→ **Dokument**

Frauen-WM 2027: Wie stehen die Chancen für die Bewerbung von Deutschland, Belgien und Niederlanden?
- Europa-Trio muss sich gegen Bewerbungen aus Nord- und Südamerika durchsetzen
- Was spricht für und gegen die Vergabe nach Europa?
Von Helene Altgelt
Gemeinsam mit Belgien und den Niederlanden hat sich der DFB offiziell um die Ausrichtung der Frauen-WM 2027 beworben. Wer den Zuschlag erhält, wird im nächsten Mai bekanntgegeben. Konkurrenz gibt es durch eine gemeinsame Bewerbung von den USA und Mexiko, und durch Brasilien. Was spricht für und gegen die DFB-Bewerbung?
Das sind die drei Bewerbungen
Deutschland, Niederlande, Belgien
Deutschland hat sich gemeinsam mit den beiden Nachbarländern Belgien und Niederlande um die Ausrichtung der WM 2027 beworben. Besonders ist dabei: Die Spiele in Deutschland würden nur in Nordrhein-Westfalen stattfinden, sodass die Distanzen für die Fans kürzer wären. Gelsenkirchen, Dortmund, Düsseldorf und Köln wären die Austragungsorte.

→ **Einträge im Datensatz**
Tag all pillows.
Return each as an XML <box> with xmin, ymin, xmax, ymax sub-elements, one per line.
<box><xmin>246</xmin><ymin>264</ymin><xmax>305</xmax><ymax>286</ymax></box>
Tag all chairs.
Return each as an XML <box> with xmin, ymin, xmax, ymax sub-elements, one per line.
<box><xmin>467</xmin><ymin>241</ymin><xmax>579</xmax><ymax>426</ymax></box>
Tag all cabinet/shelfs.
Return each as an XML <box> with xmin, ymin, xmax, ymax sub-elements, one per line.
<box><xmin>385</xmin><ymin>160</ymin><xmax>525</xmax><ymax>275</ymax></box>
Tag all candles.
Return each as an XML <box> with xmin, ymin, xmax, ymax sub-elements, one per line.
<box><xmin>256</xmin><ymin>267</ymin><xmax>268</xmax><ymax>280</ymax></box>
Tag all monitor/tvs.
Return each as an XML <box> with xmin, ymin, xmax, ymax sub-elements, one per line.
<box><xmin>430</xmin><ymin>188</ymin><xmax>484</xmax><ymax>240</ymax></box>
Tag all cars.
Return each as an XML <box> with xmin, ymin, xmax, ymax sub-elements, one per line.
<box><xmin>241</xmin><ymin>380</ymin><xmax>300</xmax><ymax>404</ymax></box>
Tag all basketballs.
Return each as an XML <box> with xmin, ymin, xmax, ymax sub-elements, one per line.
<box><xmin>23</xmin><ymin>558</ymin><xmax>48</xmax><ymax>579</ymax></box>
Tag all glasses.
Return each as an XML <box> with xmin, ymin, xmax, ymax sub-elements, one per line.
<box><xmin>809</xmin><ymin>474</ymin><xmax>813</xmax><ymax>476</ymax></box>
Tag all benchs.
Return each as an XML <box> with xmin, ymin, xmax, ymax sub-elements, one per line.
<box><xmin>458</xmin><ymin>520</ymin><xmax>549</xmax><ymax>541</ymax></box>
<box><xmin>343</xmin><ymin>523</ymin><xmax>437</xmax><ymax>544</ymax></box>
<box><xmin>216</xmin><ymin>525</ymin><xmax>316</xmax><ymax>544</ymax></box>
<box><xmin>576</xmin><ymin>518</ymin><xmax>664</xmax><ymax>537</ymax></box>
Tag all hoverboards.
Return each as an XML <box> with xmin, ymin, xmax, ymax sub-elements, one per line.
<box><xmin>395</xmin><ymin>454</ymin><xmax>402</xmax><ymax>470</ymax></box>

→ **Die Aufgabe**
Nenne bitte die Städte, die laut dem Dokument in Deutschland die Spiele der Frauen-WM 2027 austragen würden.

→ **Antwort**
Gelsenkirchen, Dortmund, Düsseldorf und Köln.